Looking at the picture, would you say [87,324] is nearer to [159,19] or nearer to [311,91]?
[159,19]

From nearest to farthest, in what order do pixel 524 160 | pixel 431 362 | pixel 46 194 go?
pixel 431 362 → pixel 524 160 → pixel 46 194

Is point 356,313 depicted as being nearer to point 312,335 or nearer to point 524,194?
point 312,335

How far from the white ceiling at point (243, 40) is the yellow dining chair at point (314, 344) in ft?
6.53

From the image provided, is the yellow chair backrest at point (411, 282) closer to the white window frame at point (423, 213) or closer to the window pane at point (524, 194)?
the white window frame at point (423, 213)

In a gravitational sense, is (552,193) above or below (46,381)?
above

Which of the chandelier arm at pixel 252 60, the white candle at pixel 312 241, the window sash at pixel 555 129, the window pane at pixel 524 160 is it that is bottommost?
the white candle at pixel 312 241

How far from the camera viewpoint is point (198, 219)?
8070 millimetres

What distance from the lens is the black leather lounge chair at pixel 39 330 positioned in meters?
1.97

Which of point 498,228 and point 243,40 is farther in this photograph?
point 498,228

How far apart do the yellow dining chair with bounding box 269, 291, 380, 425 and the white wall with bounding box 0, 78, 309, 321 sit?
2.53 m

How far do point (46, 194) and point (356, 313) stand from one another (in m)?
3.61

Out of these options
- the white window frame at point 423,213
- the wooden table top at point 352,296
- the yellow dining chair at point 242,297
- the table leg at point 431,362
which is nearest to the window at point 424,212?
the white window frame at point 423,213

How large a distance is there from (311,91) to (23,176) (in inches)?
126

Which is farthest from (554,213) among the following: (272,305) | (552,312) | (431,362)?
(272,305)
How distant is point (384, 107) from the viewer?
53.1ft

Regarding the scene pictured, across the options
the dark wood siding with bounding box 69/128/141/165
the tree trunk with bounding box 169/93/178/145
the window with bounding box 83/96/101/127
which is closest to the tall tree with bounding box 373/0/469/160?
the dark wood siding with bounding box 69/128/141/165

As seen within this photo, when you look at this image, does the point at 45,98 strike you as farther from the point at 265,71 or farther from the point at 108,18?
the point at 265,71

━━━━━━━━━━

> WHAT THE EXERCISE ASKS
Reproduce each entry from the records above, character for character.

> SOLUTION TO THIS PROBLEM
Looking at the picture, would you say [87,324] is nearer to [159,19] or nearer to [311,91]?
[159,19]

From nearest to farthest, in what order do pixel 524 160 | pixel 431 362 | pixel 46 194 go?
pixel 431 362 → pixel 524 160 → pixel 46 194

Is point 356,313 depicted as being nearer to point 312,335 or nearer to point 524,194?
point 312,335

How far from the white ceiling at point (243, 40) is the yellow dining chair at point (314, 344) in ft?
6.53

From the image provided, is the yellow chair backrest at point (411, 282) closer to the white window frame at point (423, 213) or closer to the window pane at point (524, 194)?
the white window frame at point (423, 213)

In a gravitational sense, is (552,193) above or below (46,381)?
above

Which of the chandelier arm at pixel 252 60, the white candle at pixel 312 241, the window sash at pixel 555 129, the window pane at pixel 524 160 is it that is bottommost?
the white candle at pixel 312 241

How far from the camera viewpoint is point (198, 219)?
8070 millimetres

What distance from the lens is the black leather lounge chair at pixel 39 330 positioned in meters?
1.97

Which of point 498,228 and point 243,40 is farther in this photograph?
point 498,228

How far apart do the yellow dining chair with bounding box 269, 291, 380, 425 and the white wall with bounding box 0, 78, 309, 321 sit?
2.53 m

How far do point (46, 194) and point (356, 313) stand from one another (in m)?
3.61

Out of these options
- the white window frame at point 423,213
- the wooden table top at point 352,296
- the yellow dining chair at point 242,297
- the table leg at point 431,362
which is nearest to the window at point 424,212?
the white window frame at point 423,213

How large a distance is there from (311,91) to (23,176) (in inches)?
126

Which is farthest from (554,213) among the following: (272,305) | (552,312) | (431,362)?
(272,305)
How distant is point (384, 107) from the viewer?
53.1ft

Regarding the scene pictured, across the options
the dark wood siding with bounding box 69/128/141/165
the tree trunk with bounding box 169/93/178/145
the window with bounding box 83/96/101/127
which is closest to the tall tree with bounding box 373/0/469/160?
the dark wood siding with bounding box 69/128/141/165

As seen within this photo, when you look at this image, does the point at 45,98 strike you as farther from the point at 265,71 or farther from the point at 108,18?
the point at 265,71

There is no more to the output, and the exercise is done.